Extract:
################

WiFi or 802.11n wireless networking is standard on every ultrabook, many pairing it with Bluetooth. WiMAX, 4G, or other mobile broadband so far seems limited to aftermarket add-ons and USB modems rather than being offered as a built-in option, but Intel’s latest wireless innovation is a popular feature: Wireless Display or WiDi lets you beam the laptop’s screen and audio to a living- or conference-room HDTV set equipped with a third-party (Belkin or Netgear) adapter.

Keyboards and More
“Eventually,” a September 2011 Intel blog post promised, “you’ll think of an ultrabook as a tablet when you want it, a PC when you need it.” This means we can look forward to seeing touch screens and hybrids like the flip-flopping Lenovo IdeaPad Yoga, but the first crop of ultrabooks are conventional albeit skinny screen-and-keyboard clamshell designs. That makes keyboard comfort a paramount concern, and the good news is that ultrabooks’ virtually full-sized keyboards banish memories of cramped netbook layouts. The bad news is that ultrabooks are so thin that some keyboards are shallow or short on travel or typing feel, though still superior to typing on a tablet LCD.

################

Dataset excerpt:
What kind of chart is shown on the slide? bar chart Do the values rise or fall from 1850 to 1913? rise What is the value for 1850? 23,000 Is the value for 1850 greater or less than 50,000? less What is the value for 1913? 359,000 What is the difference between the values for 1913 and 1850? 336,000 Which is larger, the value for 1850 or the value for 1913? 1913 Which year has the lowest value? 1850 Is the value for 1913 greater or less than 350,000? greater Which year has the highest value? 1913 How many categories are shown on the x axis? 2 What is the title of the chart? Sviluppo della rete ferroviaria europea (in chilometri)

################

To do: Can you write out everything in the ultrabook text from "WiFi or 802.11n" down to "or Netgear) adapter.", word for word?

Worked solution:
WiFi or 802.11n wireless networking is standard on every ultrabook, many pairing it with Bluetooth. WiMAX, 4G, or other mobile broadband so far seems limited to aftermarket add-ons and USB modems rather than being offered as a built-in option, but Intel’s latest wireless innovation is a popular feature: Wireless Display or WiDi lets you beam the laptop’s screen and audio to a living- or conference-room HDTV set equipped with a third-party (Belkin or Netgear) adapter.